XXVI

Poco después del medio día una horda de caníbales se reunía en la Puerta del Sol, mejor dicho, se diseminaba, marchándose cada animal por su lado, después de acordar juntarse por la tarde en el mismo sitio. Así lo hicieron, y las autoridades miraban aquello como se mira una fiesta. Después de las cuatro los grupos volvieron a invadir la Puerta del Sol. Había en ellos una frialdad solemne y lúgubre, como de quien no fía nada al acaso ni a la pasión, sino al cálculo y a la consigna. La autoridad seguía no viendo nada, o negligente o cómplice o imbécil que las tres cosas pueden ser. Los grupos susurraban, y por un momento vacilaron; pero al cabo de cierto tiempo dirigiéronse por la calle de Carretas y las de Barrionuevo y la Merced, a la cárcel de la Corona. Llenose la calle de la Cabeza en su mayor parte. Destacábase al frente de uno de los grupos el ciudadano Pelumbres, arengando como una bestia que hubiese aprendido durante corto tiempo y por arte milagroso, el lenguaje de los hombres. Casi todos llevaban armas menos él.

Considerando que su persona no estaba completa, pidió una navaja; mas como nadie se hallase dispuesto a tal generosidad, dirigió su mirada de buitre a todas partes. Hacia la calle de San Pedro Mártir estaban construyendo una casa. Pelumbres se acercó a la empalizada; vio algunas piedras de granito a medio labrar y encima de ellas un gran martillo.

-Para el sastre la aguja -dijo-, la lezna para el zapatero; el cuerno, para el toro, y para el herrero el martillo.

Cuando se dirigió con su arma al hombro a la esquina de la calle de Lavapiés, sus compañeros rompían a hachazos la puerta de la cárcel. Los milicianos, no queriendo sostener una lucha contraria, según su criterio, al progreso, ni tampoco entregarse sin resistencia, habían asegurado la puerta con un solo cerrojo, y en el zaguán se disponían intrépidos a descargar sus armas... al aire.

La puerta no se resistió mucho. Lo que empezaron los hachazos, dos docenas de coces lo concluyeron. Disparáronse al aire varios fusiles de milicianos, la turba penetró en el patio de la cárcel, rápida como un brazo de agua, rugiente y soez. Hay un grado de ferocidad que la Naturaleza no presenta en ninguna especie de animales; sólo se ve en el hombre, único ser capaz de reunir a la barbarie del hecho las ignominias y brutalidades de la palabra. Viendo a los hombres en ciertas ocasiones de delirio, no se puede menos de considerar a la hiena como un animal caritativo.

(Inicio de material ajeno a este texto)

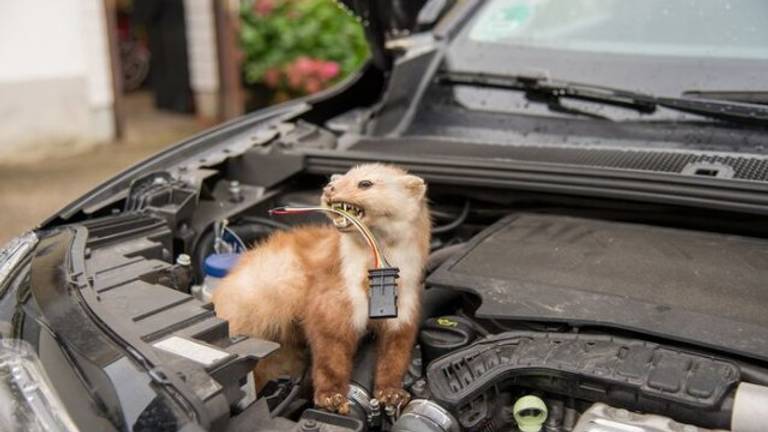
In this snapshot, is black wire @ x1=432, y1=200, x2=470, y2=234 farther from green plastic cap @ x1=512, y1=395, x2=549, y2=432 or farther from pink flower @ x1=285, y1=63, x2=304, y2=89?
pink flower @ x1=285, y1=63, x2=304, y2=89

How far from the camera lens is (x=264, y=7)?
8188 millimetres

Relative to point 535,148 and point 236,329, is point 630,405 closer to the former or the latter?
point 236,329

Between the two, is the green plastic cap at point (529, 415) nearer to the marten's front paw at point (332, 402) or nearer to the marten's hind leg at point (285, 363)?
the marten's front paw at point (332, 402)

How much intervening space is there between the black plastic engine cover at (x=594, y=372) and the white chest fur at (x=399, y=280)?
0.66 feet

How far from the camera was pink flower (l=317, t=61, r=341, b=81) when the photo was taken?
25.8 feet

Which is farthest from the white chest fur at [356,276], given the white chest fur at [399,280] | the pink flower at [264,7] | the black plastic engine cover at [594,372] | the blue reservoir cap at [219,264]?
the pink flower at [264,7]

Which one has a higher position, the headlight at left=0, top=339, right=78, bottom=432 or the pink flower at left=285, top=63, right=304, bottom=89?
the headlight at left=0, top=339, right=78, bottom=432

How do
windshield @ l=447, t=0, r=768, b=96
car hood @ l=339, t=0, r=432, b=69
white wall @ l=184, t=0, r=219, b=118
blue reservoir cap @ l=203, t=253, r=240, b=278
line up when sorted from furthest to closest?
white wall @ l=184, t=0, r=219, b=118
car hood @ l=339, t=0, r=432, b=69
windshield @ l=447, t=0, r=768, b=96
blue reservoir cap @ l=203, t=253, r=240, b=278

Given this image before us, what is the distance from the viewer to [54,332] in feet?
4.61

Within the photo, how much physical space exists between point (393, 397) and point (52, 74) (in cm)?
692

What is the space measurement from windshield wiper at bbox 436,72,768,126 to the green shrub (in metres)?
5.45

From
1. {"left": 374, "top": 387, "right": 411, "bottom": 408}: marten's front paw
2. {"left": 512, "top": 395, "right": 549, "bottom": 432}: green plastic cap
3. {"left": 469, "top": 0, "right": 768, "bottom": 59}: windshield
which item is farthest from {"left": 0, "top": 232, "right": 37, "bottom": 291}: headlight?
{"left": 469, "top": 0, "right": 768, "bottom": 59}: windshield

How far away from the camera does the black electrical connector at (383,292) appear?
157 centimetres

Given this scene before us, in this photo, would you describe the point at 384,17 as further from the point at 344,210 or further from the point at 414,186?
the point at 344,210
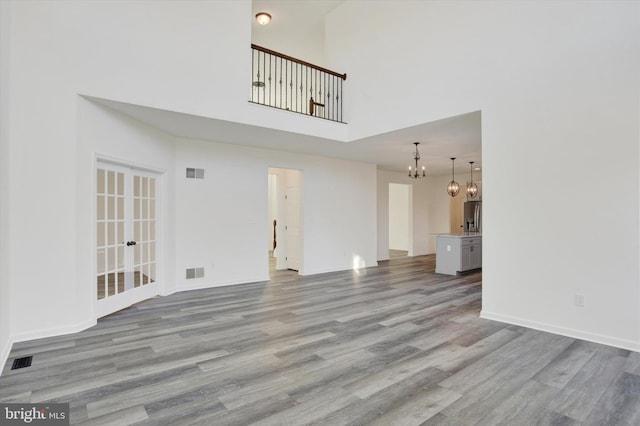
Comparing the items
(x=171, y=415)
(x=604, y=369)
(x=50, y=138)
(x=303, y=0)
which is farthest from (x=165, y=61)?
(x=604, y=369)

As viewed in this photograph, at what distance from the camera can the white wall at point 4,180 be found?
10.3 feet

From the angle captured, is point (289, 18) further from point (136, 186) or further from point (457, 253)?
point (457, 253)

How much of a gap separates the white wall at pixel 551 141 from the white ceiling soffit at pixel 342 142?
58 cm

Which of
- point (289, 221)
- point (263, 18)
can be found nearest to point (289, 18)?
point (263, 18)

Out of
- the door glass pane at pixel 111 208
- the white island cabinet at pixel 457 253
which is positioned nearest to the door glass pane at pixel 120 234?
the door glass pane at pixel 111 208

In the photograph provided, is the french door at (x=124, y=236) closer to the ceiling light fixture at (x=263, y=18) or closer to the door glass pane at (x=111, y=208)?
the door glass pane at (x=111, y=208)

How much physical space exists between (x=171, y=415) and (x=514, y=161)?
431 centimetres

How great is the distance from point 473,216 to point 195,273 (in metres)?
8.69

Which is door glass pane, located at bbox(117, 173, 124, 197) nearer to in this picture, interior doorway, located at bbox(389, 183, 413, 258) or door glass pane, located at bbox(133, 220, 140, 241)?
door glass pane, located at bbox(133, 220, 140, 241)

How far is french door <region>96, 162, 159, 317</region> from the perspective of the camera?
436 centimetres

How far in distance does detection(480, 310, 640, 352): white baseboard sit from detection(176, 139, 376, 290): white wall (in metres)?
4.08

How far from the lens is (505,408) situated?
2.29m

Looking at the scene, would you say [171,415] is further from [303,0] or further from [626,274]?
[303,0]

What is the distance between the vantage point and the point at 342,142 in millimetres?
6289
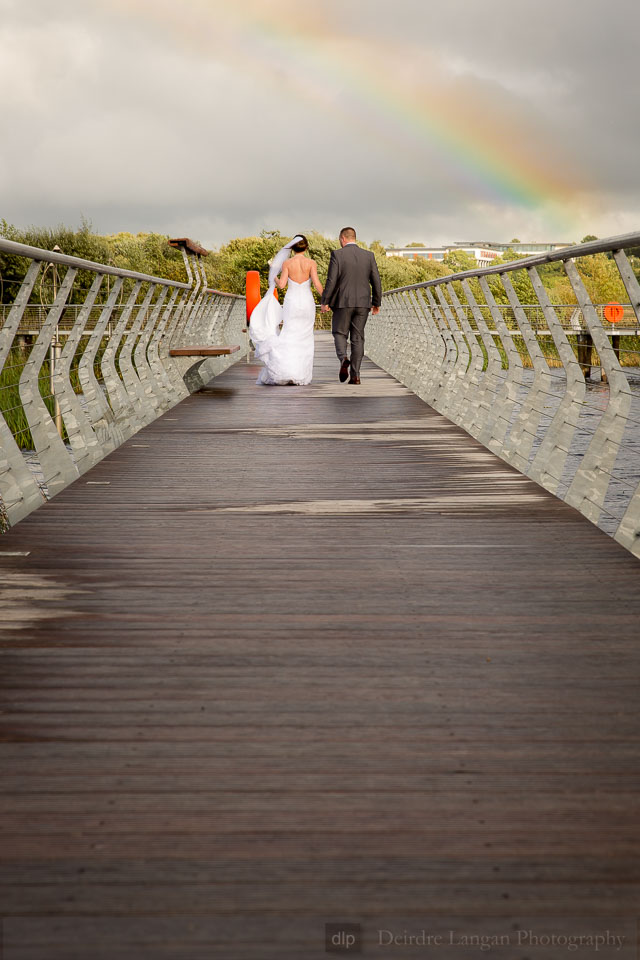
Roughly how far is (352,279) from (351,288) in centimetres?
11

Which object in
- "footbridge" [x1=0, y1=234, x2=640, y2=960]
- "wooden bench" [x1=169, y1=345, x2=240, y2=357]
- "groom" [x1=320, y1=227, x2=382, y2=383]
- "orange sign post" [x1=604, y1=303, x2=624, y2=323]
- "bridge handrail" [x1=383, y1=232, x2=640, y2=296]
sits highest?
"bridge handrail" [x1=383, y1=232, x2=640, y2=296]

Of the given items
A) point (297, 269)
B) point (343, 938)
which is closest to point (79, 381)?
point (297, 269)

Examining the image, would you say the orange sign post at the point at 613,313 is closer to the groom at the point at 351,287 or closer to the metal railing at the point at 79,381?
the metal railing at the point at 79,381

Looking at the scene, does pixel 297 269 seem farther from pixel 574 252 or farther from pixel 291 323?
pixel 574 252

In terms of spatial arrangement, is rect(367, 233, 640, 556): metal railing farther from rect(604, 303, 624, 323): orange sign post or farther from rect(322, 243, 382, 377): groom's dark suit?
rect(604, 303, 624, 323): orange sign post

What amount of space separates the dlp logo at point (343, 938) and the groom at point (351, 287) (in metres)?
11.2

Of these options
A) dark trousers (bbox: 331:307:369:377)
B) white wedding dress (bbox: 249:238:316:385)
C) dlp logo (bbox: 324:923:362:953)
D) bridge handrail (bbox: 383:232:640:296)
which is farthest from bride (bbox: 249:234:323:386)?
dlp logo (bbox: 324:923:362:953)

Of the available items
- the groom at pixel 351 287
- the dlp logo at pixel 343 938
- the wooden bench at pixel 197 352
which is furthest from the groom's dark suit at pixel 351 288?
the dlp logo at pixel 343 938

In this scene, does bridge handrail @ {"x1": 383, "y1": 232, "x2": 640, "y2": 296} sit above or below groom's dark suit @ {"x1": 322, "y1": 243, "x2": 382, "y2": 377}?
above

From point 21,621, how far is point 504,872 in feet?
6.42

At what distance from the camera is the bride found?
13.5 metres

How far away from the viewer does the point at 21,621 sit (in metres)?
3.45

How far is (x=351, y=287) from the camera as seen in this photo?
13039 mm

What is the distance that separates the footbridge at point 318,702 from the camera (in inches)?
73.9
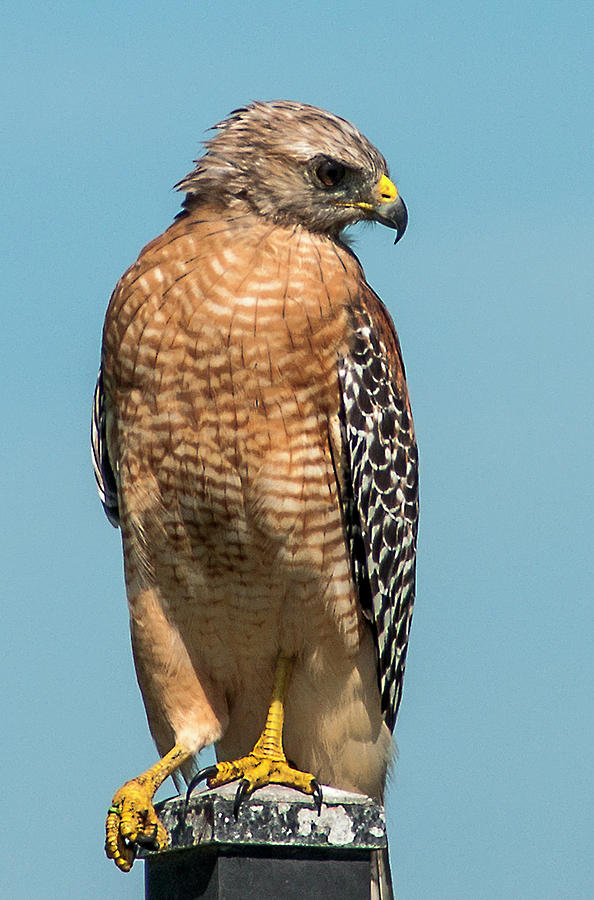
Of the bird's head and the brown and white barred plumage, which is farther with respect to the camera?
the bird's head

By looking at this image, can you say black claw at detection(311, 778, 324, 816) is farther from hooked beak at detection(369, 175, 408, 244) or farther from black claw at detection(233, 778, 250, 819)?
hooked beak at detection(369, 175, 408, 244)

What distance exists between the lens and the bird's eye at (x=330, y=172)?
737 cm

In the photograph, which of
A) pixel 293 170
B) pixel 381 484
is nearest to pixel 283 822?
pixel 381 484

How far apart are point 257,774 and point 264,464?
1467 millimetres

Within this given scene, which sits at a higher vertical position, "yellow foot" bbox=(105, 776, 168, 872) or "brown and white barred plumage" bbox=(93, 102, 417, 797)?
"brown and white barred plumage" bbox=(93, 102, 417, 797)

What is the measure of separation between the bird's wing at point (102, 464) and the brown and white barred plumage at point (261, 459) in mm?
17

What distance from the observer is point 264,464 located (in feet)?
22.8

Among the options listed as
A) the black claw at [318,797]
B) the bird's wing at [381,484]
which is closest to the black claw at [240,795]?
the black claw at [318,797]

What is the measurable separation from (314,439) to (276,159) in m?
1.47

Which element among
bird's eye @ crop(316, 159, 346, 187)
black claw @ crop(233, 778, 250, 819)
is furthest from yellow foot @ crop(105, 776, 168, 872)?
bird's eye @ crop(316, 159, 346, 187)

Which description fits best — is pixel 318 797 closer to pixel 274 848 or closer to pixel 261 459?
pixel 274 848

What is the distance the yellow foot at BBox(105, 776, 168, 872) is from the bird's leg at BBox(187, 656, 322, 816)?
0.83ft

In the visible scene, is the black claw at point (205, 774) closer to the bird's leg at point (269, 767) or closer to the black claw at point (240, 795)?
the bird's leg at point (269, 767)

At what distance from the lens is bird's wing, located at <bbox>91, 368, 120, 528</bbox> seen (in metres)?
7.72
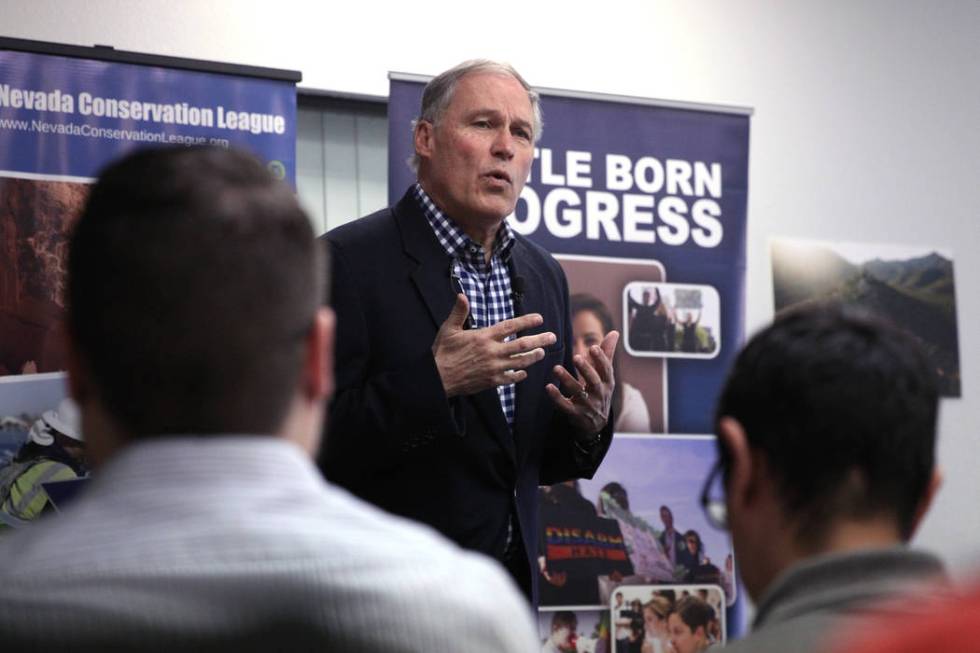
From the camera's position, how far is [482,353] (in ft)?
7.98

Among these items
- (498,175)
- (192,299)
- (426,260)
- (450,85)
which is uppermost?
(450,85)

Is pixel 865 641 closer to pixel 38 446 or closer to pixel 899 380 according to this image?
pixel 899 380

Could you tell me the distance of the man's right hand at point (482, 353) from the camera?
2.42 meters

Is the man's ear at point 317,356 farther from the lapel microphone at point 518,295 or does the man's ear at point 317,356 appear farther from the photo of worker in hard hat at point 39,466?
the photo of worker in hard hat at point 39,466

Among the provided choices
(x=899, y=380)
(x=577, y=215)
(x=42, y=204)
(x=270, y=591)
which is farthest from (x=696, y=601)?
(x=270, y=591)

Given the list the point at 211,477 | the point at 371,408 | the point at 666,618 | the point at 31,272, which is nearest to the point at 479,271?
the point at 371,408

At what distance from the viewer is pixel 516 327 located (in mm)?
2436

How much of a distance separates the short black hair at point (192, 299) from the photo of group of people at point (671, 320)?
3738 mm

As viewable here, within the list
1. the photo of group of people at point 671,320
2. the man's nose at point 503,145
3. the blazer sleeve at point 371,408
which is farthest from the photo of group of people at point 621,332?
the blazer sleeve at point 371,408

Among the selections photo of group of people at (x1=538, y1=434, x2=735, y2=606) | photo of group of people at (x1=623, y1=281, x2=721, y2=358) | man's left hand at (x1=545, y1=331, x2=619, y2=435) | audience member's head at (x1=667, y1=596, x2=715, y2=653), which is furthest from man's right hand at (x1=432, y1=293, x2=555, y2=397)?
audience member's head at (x1=667, y1=596, x2=715, y2=653)

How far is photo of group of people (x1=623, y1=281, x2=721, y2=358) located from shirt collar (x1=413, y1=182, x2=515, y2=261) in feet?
6.07

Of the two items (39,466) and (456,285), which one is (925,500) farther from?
(39,466)

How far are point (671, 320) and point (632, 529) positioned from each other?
0.77 metres

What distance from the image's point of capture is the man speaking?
8.08 feet
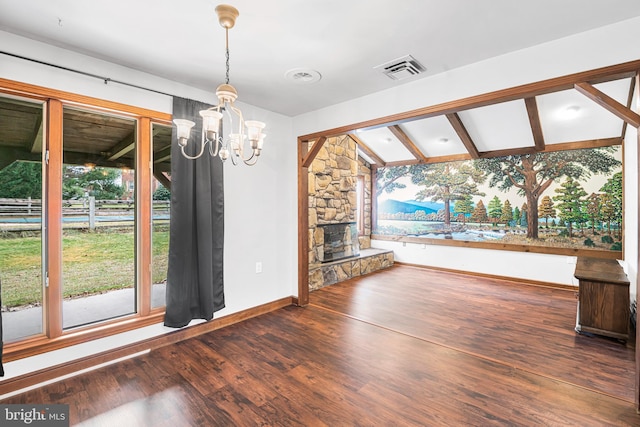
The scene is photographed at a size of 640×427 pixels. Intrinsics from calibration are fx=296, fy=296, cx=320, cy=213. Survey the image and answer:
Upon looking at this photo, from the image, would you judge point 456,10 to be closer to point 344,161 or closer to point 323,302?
point 323,302

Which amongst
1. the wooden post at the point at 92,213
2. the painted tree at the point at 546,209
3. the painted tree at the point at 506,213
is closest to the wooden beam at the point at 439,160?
the painted tree at the point at 506,213

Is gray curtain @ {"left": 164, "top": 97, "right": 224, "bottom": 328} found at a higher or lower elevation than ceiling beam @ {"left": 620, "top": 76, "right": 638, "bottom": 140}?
lower

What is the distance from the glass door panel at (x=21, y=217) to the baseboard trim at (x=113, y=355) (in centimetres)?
32

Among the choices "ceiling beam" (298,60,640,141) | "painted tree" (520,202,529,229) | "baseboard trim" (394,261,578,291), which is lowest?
"baseboard trim" (394,261,578,291)

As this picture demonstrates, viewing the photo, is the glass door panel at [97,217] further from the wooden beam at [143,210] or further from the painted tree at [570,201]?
the painted tree at [570,201]

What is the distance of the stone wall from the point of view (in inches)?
203

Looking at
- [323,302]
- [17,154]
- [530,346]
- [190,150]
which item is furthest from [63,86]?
[530,346]

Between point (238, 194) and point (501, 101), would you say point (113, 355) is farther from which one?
point (501, 101)

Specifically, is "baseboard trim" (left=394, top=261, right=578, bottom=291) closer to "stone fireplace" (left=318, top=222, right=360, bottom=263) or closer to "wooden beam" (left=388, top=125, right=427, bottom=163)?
"stone fireplace" (left=318, top=222, right=360, bottom=263)

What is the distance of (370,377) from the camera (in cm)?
238

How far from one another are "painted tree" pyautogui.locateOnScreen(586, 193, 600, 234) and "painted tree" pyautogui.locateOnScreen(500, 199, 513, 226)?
1.09 meters

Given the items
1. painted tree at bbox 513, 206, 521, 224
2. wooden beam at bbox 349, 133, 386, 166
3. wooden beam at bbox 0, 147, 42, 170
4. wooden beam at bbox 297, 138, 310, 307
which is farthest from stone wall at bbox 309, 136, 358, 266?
wooden beam at bbox 0, 147, 42, 170

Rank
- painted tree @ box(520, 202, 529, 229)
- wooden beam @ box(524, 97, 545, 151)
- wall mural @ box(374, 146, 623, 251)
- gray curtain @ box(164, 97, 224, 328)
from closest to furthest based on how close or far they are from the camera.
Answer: gray curtain @ box(164, 97, 224, 328)
wooden beam @ box(524, 97, 545, 151)
wall mural @ box(374, 146, 623, 251)
painted tree @ box(520, 202, 529, 229)

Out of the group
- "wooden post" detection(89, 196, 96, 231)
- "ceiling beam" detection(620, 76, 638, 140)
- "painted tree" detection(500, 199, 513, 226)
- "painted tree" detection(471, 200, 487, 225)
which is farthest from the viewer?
"painted tree" detection(471, 200, 487, 225)
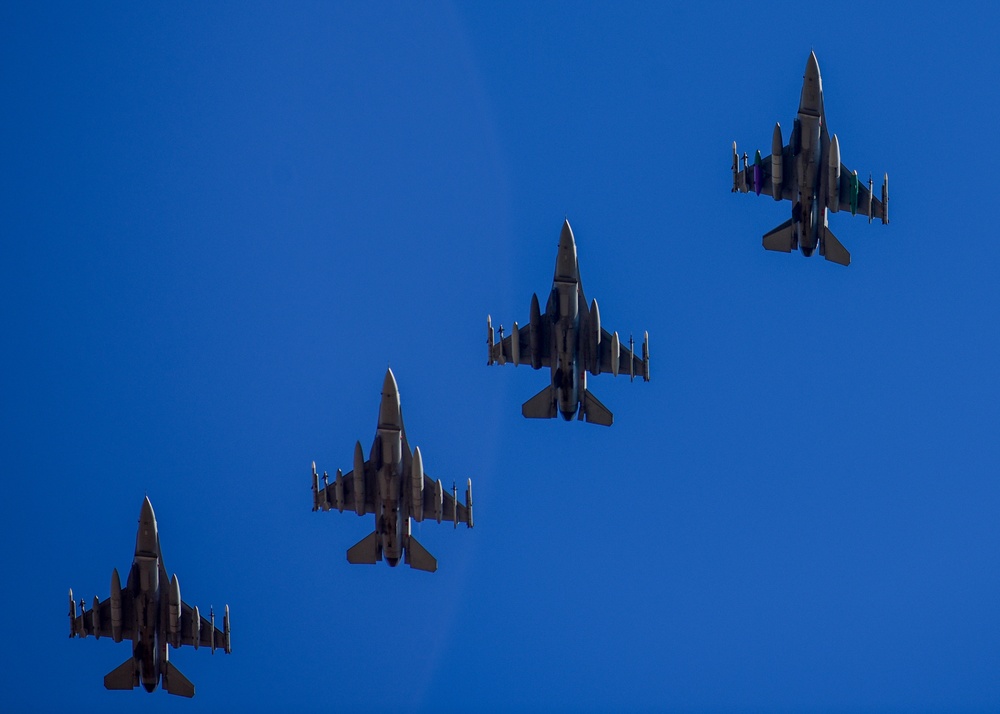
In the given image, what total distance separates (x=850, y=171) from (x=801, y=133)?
2631 mm

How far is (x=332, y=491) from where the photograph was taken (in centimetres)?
4469

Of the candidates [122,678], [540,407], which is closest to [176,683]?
[122,678]

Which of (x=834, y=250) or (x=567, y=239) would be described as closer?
(x=567, y=239)

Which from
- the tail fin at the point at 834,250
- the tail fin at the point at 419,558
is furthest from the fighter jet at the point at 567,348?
the tail fin at the point at 834,250

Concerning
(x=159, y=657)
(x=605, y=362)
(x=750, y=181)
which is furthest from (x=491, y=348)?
(x=159, y=657)

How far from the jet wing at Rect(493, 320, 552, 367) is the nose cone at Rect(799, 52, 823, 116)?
8.44 m

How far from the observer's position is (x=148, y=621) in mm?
44344

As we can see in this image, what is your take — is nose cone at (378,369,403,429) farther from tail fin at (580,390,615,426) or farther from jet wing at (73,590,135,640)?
jet wing at (73,590,135,640)

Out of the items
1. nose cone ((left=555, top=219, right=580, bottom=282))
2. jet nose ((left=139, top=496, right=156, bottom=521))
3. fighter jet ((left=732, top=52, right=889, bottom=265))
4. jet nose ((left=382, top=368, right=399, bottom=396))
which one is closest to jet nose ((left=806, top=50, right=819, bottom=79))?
fighter jet ((left=732, top=52, right=889, bottom=265))

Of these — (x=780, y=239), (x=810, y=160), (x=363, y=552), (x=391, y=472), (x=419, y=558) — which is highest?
(x=810, y=160)

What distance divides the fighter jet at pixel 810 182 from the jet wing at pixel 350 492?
1205cm

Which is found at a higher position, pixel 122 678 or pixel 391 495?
pixel 391 495

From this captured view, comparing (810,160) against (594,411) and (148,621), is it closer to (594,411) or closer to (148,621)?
(594,411)

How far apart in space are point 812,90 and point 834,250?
4543mm
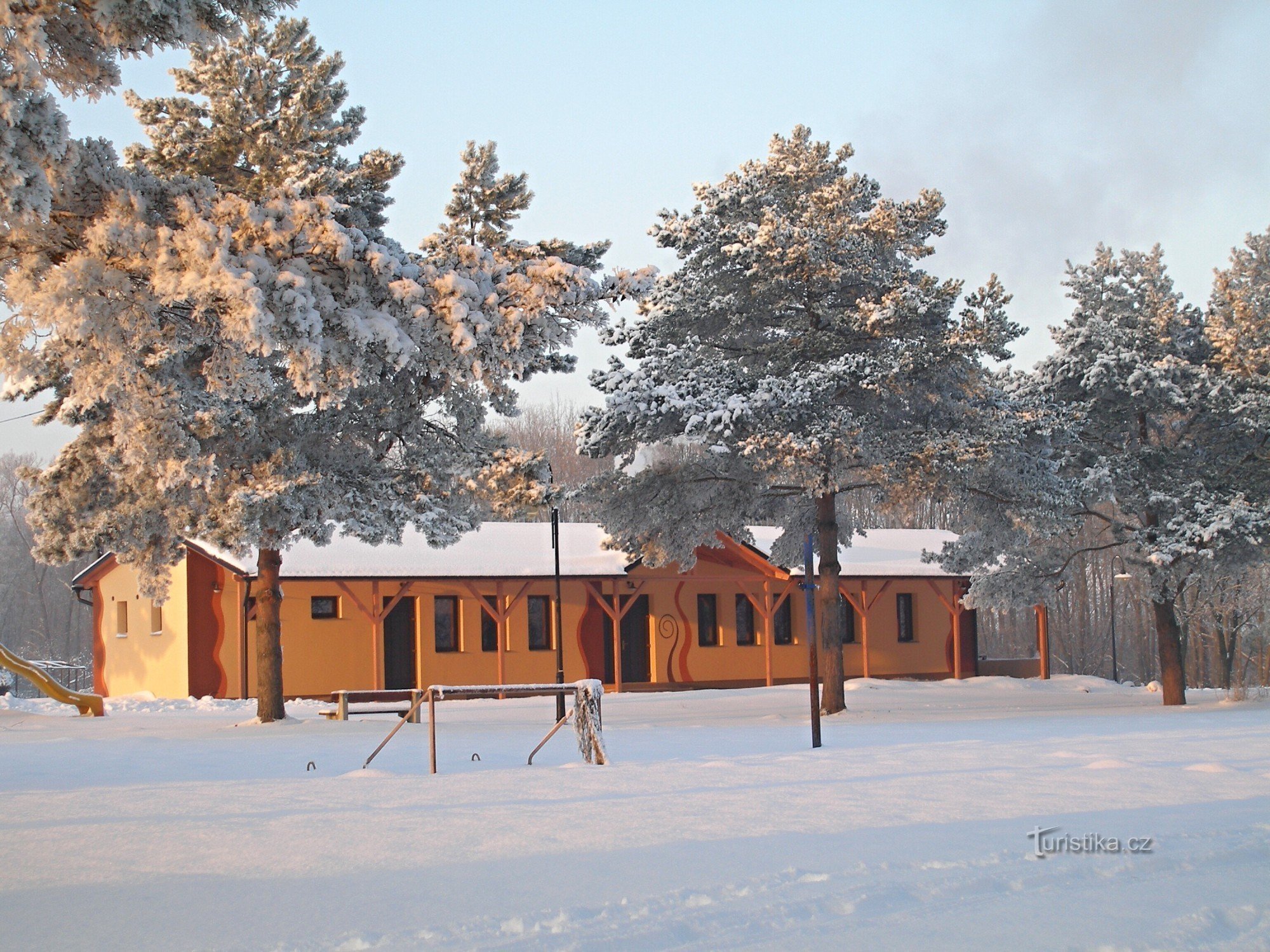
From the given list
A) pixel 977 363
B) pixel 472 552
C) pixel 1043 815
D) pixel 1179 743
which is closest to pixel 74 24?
pixel 1043 815

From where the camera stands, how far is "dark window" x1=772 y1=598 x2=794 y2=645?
32.4 metres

El calabozo de Vinuesa era bastante conocido de casi todos los que entraron. Cómo lo abrieron no se sabe. La turba que en la calle era gruesa, se afiló para entrar en la cárcel. Para penetrar por una puertecilla estrecha tuvo que aguzarse más. Parecía una serpiente de largo cuerpo y cabeza estrecha, introduciendo su boca por una hendidura. El cuerpo se agrandaba en el patio; enroscándose salía a la calle, daba varias vueltas por las inmediatas, y la cola, parte en extremo sensible y movible, culebreaba en la plazoleta de Relatores. La cola se componía de mujeres. Cuando Vinuesa vio que entraban en su calabozo aquellos hombres terribles, comprendió que su fin era inminente. Poniéndose de rodillas y cruzando las manos, gritó:

-¡Perdón, perdón!

El calabozo retumbaba con las imprecaciones. Viose en el aire un círculo rápido y espantoso trazado por un pedazo de hierro adherido al extremo de un palo, que blandían manos vigorosas. El martillo describió primero un círculo en vano, después otro... y la cabeza del infeliz reo recibió el mortal golpe. Siguiole otro no menos fuerte y después diez navajas se cebaron en el cuerpo palpitante.

Lavaban los asesinos el martillo en la fuente de la calle de Relatores, cuando el Gobierno resolvió desplegar la mayor energía. ¡Qué sería de esta Nación si la Providencia no le deparase en ocasiones críticas el tutelar beneficio de su Gobierno! La noticia del crimen corrió por Madrid, y la villa, que es y ha sido siempre una villa honrada, se estremeció de espanto y piedad. El Gobierno se estremecía también, y declaraba con patriótico celo que no descansaría hasta castigar a los culpables. Para que nadie tuviera duda de su gran entendimiento y perspicacia política, mandó que inmediatamente se pusiera fuerza del ejército en el edificio, y por si alguien tenía dudas todavía de su diligente y paternal actividad, ordenó que al instante, sin pérdida de un momento, se instruyesen las oportunas diligencias. Quejarse de un Gobierno así es quejarse de vicio.